:: Texto do documento

Bomba no Planalto: Ex-ministro Carlos Lupi é citado em delação sobre a "Farra do INSS"
Além de Lupi, delações de ex-dirigentes da autarquia implicam o filho do presidente, "Lulinha", e revelam mesadas de R$ 250 mil em esquema de descontos ilegais.
Redação Olhar Cidade
O escopo da Operação Sem Desconto atingiu o primeiro escalão do governo federal. Documentos obtidos apontam que o ex-ministro da Previdência, Carlos Lupi (PDT), foi citado nos acordos de delação premiada firmados pelos ex-dirigentes do INSS, André Fidelis e Virgílio de Oliveira Filho.
As revelações detalham a suposta omissão e atuação de Lupi no esquema que realizava descontos indevidos em benefícios de aposentados e pensionistas, movimentando cifras bilionárias. Lupi ocupou a pasta de janeiro de 2023 até maio de 2025, quando foi demitido pelo presidente Lula após a deflagração das primeiras fases da operação.
Proteção a investigados e omissão
Segundo as apurações, enquanto os descontos ilegais saltavam de R$ 80,6 milhões para R$ 248,1 milhões, o então ministro teria demorado mais de um ano para adotar providências, apesar de sucessivos alertas.
As delações indicam que Lupi teria atuado para proteger figuras-chave do esquema, como Alessandro Stefanutto, ex-presidente do INSS. Stefanutto é acusado pela Polícia Federal de receber uma "mesada" de R$ 250 mil das entidades envolvidas na fraude. Lupi chegou a declarar publicamente que Stefanutto era um "servidor exemplar" e que sua indicação era de sua inteira responsabilidade.
O envolvimento de "Lulinha"

::::

### O que fazer
Escreva a continuação da reportagem sobre as delações que citam Carlos Lupi, começando logo depois do último trecho apresentado. As entradas provêm de outra fonte.

:: Dados registrados

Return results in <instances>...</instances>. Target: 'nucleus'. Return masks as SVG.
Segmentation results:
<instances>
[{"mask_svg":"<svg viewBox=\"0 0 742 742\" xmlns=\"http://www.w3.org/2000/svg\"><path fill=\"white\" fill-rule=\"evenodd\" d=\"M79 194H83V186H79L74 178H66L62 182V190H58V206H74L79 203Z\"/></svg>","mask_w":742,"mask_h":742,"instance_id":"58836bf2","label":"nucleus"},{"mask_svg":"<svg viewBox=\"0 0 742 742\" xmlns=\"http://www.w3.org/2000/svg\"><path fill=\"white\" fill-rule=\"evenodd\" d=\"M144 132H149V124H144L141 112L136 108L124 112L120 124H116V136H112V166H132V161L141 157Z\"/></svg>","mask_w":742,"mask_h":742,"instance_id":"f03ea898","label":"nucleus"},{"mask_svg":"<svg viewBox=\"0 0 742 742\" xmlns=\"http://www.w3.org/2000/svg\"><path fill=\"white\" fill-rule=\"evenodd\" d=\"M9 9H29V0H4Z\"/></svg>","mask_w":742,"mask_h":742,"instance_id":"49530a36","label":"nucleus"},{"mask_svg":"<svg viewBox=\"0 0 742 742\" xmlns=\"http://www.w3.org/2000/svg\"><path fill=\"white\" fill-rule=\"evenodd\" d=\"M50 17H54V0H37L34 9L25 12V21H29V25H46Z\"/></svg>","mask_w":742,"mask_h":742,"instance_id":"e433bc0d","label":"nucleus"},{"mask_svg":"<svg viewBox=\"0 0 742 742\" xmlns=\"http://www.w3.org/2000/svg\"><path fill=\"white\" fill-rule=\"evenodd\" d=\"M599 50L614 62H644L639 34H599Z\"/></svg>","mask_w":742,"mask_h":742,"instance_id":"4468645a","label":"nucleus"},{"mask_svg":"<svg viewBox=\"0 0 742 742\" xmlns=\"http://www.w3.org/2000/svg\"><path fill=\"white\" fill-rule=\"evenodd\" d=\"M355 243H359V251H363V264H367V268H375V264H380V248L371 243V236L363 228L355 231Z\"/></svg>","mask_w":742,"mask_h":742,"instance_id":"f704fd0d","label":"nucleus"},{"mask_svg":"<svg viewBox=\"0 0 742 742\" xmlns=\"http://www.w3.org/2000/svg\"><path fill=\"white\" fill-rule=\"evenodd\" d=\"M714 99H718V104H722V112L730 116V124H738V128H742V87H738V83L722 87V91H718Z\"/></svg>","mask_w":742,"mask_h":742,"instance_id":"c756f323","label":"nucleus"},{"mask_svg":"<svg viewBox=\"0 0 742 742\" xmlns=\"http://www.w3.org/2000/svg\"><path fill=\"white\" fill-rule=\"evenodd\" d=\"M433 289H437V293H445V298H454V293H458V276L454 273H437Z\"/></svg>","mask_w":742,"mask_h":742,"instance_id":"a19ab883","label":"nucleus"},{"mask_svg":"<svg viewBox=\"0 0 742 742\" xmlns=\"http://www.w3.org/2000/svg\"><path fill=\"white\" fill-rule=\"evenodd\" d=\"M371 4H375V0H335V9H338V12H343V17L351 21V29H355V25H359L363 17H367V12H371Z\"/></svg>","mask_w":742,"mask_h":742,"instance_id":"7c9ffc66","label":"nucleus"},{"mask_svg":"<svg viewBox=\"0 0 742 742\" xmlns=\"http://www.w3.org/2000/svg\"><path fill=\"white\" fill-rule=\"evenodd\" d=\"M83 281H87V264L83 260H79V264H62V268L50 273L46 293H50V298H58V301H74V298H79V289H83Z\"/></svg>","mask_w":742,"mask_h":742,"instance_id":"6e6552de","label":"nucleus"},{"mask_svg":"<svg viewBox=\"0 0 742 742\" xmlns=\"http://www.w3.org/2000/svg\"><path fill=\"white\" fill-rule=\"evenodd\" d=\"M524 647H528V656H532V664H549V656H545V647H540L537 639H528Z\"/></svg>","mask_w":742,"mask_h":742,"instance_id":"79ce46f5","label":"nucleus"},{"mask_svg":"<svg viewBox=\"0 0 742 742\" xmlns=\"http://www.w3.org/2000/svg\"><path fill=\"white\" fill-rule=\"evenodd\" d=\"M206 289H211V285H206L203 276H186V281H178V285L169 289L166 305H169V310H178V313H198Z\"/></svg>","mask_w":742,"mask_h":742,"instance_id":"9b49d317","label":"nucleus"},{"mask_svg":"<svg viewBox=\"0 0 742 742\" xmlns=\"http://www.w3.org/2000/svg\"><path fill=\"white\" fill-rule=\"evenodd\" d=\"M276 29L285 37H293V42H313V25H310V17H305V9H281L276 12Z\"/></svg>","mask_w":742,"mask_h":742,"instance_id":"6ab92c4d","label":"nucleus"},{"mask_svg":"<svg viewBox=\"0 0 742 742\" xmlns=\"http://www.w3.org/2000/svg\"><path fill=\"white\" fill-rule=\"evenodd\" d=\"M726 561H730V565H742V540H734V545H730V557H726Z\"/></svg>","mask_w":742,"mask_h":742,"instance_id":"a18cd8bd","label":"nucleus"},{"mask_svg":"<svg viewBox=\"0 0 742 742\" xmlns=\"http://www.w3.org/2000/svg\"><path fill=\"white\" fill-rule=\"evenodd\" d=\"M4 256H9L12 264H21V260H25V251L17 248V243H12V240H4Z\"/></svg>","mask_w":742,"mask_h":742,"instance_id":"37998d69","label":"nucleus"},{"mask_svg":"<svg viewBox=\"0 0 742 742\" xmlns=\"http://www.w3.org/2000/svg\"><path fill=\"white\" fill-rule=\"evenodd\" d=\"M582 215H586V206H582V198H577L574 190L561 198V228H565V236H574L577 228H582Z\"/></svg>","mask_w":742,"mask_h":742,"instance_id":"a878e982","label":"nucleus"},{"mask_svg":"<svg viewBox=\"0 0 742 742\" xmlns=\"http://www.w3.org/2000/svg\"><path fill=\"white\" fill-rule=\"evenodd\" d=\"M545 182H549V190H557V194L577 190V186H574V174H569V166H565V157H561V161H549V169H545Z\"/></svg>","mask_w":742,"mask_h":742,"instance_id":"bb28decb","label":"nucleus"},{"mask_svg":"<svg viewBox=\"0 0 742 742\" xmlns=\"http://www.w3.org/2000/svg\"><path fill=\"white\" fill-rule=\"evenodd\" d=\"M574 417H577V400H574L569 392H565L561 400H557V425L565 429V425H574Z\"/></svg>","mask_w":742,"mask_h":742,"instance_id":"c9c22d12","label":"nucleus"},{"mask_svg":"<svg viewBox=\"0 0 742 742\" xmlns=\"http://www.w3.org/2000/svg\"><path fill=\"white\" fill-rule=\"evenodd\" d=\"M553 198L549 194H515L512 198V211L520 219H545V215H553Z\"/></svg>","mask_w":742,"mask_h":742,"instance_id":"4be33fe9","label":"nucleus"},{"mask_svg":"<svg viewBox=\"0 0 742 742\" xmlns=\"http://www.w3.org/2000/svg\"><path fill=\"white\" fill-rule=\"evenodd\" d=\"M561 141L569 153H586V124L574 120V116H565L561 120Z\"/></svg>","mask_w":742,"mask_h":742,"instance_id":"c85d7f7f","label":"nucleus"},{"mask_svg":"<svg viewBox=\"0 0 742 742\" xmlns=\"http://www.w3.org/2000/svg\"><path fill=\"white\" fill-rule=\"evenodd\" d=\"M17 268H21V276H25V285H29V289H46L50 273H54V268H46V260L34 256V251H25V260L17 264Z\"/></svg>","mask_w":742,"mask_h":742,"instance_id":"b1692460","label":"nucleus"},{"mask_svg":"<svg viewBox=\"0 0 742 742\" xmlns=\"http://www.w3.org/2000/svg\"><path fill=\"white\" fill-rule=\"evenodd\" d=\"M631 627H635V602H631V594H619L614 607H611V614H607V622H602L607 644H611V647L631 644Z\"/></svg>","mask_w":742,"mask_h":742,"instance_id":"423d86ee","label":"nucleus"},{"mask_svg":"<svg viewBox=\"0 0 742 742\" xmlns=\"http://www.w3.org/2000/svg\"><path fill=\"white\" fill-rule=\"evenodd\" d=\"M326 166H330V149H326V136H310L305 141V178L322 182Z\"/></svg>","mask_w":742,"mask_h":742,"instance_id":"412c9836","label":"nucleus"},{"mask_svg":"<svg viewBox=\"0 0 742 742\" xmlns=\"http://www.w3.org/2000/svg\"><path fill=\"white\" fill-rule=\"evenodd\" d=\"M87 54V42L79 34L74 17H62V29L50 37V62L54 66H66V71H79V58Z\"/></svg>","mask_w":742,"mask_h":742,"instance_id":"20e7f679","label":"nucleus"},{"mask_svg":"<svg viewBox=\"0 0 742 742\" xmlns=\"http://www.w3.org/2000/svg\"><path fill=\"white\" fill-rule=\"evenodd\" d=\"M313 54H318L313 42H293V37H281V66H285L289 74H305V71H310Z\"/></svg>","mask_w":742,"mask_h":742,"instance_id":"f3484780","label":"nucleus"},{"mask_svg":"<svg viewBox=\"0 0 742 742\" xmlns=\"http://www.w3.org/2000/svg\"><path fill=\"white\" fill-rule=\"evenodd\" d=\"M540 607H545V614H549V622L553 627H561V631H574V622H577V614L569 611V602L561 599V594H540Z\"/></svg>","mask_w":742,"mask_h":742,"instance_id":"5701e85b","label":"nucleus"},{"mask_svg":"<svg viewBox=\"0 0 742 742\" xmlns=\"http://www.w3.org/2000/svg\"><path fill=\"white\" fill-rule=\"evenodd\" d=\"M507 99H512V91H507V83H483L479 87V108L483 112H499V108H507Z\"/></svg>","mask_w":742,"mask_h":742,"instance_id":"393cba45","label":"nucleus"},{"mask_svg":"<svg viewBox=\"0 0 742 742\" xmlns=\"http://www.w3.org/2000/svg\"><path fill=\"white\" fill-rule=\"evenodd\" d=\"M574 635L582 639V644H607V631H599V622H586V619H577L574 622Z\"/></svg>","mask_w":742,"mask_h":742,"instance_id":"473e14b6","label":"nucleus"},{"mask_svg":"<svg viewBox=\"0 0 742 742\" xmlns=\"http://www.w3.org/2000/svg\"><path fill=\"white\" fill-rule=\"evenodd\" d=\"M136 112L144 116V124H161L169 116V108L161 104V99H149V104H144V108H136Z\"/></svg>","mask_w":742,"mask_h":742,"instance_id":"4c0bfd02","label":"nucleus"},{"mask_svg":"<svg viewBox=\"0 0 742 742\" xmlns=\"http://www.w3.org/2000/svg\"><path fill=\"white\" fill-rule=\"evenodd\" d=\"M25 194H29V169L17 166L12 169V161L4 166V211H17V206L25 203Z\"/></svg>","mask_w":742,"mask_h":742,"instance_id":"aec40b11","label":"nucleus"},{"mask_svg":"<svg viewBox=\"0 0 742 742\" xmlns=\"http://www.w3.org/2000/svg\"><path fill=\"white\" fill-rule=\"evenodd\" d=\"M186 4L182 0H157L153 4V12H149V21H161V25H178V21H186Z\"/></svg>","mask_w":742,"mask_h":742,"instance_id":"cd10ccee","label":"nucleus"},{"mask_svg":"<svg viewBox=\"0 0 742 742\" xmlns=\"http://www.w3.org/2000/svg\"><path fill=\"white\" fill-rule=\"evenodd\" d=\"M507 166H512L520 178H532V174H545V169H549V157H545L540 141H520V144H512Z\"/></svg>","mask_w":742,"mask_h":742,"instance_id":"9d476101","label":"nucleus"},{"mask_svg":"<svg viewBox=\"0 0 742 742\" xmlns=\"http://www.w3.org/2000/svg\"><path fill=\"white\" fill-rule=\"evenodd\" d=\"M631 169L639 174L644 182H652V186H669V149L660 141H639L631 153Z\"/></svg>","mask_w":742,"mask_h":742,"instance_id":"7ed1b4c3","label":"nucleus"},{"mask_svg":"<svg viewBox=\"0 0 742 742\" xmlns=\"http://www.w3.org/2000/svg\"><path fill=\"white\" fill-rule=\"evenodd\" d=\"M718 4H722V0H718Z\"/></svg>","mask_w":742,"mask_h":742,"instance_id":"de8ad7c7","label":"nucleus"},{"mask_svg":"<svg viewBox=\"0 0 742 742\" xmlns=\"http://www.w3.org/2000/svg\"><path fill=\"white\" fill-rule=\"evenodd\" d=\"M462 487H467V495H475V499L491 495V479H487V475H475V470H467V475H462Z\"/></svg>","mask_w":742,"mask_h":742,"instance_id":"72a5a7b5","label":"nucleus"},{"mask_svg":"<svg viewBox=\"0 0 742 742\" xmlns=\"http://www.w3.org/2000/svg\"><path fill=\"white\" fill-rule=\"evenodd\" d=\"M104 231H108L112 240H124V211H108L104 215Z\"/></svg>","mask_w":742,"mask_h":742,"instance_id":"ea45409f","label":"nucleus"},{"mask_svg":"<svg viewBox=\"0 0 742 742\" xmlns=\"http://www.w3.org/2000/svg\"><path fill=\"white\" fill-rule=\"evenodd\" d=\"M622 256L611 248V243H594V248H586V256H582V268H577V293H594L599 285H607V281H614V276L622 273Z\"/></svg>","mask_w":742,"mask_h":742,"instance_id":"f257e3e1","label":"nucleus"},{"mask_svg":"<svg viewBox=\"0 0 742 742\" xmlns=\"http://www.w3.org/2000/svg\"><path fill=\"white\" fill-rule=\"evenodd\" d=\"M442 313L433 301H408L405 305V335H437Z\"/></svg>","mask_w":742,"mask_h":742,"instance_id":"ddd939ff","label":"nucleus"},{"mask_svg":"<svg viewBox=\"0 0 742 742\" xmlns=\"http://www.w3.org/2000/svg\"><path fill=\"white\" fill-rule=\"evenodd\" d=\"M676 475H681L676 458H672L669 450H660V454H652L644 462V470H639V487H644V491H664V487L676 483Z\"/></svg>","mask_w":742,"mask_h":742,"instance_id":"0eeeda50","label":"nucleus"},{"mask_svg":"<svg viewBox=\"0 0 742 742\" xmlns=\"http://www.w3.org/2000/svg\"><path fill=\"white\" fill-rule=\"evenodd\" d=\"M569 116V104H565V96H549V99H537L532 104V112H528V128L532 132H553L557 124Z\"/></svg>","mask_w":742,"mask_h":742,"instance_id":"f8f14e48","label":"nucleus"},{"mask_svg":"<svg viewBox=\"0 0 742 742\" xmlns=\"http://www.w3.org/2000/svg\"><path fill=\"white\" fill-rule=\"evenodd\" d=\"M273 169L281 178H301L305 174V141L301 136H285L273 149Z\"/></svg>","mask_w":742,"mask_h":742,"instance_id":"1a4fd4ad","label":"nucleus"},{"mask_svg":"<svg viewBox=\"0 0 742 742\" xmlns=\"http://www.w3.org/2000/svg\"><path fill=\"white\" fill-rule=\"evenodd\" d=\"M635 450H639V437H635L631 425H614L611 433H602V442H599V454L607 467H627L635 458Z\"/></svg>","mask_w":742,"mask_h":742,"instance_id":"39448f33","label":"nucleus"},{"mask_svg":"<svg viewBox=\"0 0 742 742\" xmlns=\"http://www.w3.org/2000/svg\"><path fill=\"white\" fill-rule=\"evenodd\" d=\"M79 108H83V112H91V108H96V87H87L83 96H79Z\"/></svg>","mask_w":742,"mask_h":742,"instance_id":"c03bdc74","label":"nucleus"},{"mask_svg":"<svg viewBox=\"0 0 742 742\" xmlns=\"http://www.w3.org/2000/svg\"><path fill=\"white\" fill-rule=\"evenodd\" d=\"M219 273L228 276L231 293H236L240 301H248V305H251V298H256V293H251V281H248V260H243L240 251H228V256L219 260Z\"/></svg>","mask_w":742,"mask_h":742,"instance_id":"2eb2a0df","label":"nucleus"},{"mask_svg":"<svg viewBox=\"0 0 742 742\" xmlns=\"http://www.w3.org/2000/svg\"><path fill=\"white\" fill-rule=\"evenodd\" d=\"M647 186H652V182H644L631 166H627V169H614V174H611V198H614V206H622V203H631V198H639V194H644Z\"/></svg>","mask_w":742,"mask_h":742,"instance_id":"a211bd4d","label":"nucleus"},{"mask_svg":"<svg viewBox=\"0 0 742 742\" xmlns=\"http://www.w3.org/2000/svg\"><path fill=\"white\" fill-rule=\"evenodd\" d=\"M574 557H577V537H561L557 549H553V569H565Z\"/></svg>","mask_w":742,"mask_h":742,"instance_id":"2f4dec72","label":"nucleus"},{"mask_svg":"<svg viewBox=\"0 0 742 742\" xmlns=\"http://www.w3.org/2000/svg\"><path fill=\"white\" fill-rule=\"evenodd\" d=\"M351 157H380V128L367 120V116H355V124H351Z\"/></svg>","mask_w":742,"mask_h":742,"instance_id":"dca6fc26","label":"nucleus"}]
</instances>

::::

### Resposta do exercício
As delações não pararam no ministério. Os delatores Virgílio Filho e André Fidelis também detalharam a participação de Fábio Luís Lula da Silva, o Lulinha, filho mais velho do presidente.
O ministro do STF, André Mendonça, já determinou a quebra dos sigilos bancário, fiscal e telefônico de Lulinha. Ontem (26), o clima na CPMI do INSS chegou às vias de fato, com agressões físicas entre parlamentares da base e da oposição após a aprovação de novas quebras de sigilo contra o filho do presidente.
Quem são os delatores?
Virgílio Oliveira Filho: Ex-procurador do INSS. É acusado de receber R$ 11,9 milhões em propinas. A PF identificou um aumento patrimonial de R$ 18,3 milhões, incluindo a reserva de um luxuoso apartamento de R$ 28 milhões em Balneário Camboriú.
André Fidelis: Ex-diretor de Benefícios. Segundo a CPMI, ele foi o diretor que mais concedeu acordos de cooperação na história do órgão, permitindo que 14 entidades descontassem R$ 1,6 bilhão dos aposentados.
A defesa de Lulinha nega qualquer envolvimento e afirma ter pedido acesso aos detalhes do caso. Já Carlos Lupi ainda não se manifestou oficialmente sobre o teor das delações.